Le caractère le mieux peint est celui de l’homme faible. Ce qu’il y a de remarquable c’est que la peinture est complète et qu’elle est donnée au moyen d’un nombre de vers extrêmement petit. Je n’ai trouvé autant de concision dans aucun autre caractère de comédie.
Clitandre et Henriette sont froids. Le dénouement est vicieux, comme n’appartenant point au sujet. C’est un dénouement applicable à tous les mariages de convenances qui se font dans le monde. Trissotin se conduit comme feraient les deux tiers des hommes. Seulement il est ridicule comme ayant été obligé de jouer la passion.
Le sujet des Femmes savantes me semble raté, mais c’est le rat du grand maître.


Écriture d’invention :

  • Écrivez à la manière de Marcel Aymé le texte de présentation qui pourrait figurer dans le programme des Femmes savantes que vous auriez vu au théâtre.

Marcel Aymé, « Philaminthe avait raison », programme de la Comédie-Française du spectacle Les Femmes savantes mises en scène par Jean Meyer en 1956

Philaminthe avait raison

Les femmes savantes de notre temps sont chimistes, médecins, avocates, professeurs, architectes, astronomes et beaucoup d’entre elles « savent du grec » au moins autant que le triste Vadius.
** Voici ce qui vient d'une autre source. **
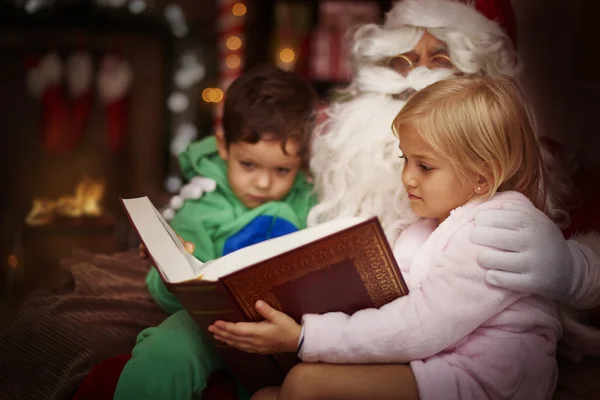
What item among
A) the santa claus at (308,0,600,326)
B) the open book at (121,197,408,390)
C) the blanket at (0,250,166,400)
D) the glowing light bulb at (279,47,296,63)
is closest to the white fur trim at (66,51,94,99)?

Sans parler de Minou, on ne compte plus celles qui sont capables d’écrire des vers à faire jaunir Trissotin. Le beau savoir, dont Chrysale aurait voulu interdire l’accès au sexe féminin, est pour elles un instrument de travail leur permettant de gagner leur vie et, en même temps, d’avoir du monde où s’écoule leur destin de femme, une vue moins simpliste que celle de la trop sage Henriette.

On imagine aisément que nos femmes savantes de 1956, en suivant sur la scène de la Comédie- Française celles de 1672, ne les voient pas du même œil qu’auraient eu leurs grands-mères et les distingués critiques littéraires d’il y a cinquante ans. Ce serait de leur part une noire ingratitude de ne pas considérer avec la plus admirative sympathie, une Philaminte et une Armande osant faire les premiers pas dans la voie d’une résolution qui n’a pas encore fini de s’accomplir. « Pauvres femmes, penseront-elles, qui ne pouvaient pas regarder le ciel dans la lunette et nourrir des ambitions littéraires sans déchaîner la verve d’un auteur comique ! Grâce à Dieu et un peu à elles, nous n’en sommes plus là. »

On rit et on rira toujours aux Femmes savantes, mais je ne crois pas que ce soit au bon de sens de Chrysale qu’aillent maintenant les applaudissements. Ce bonhomme Chrysale, qui survivra encore longtemps en chacun de nous, est devenu quelqu’un de vraiment inavouable, même à soi-même. Le bon sens, du moment où il a cette figure-là, est presque compromettant pour les spectateurs qui en sont épris.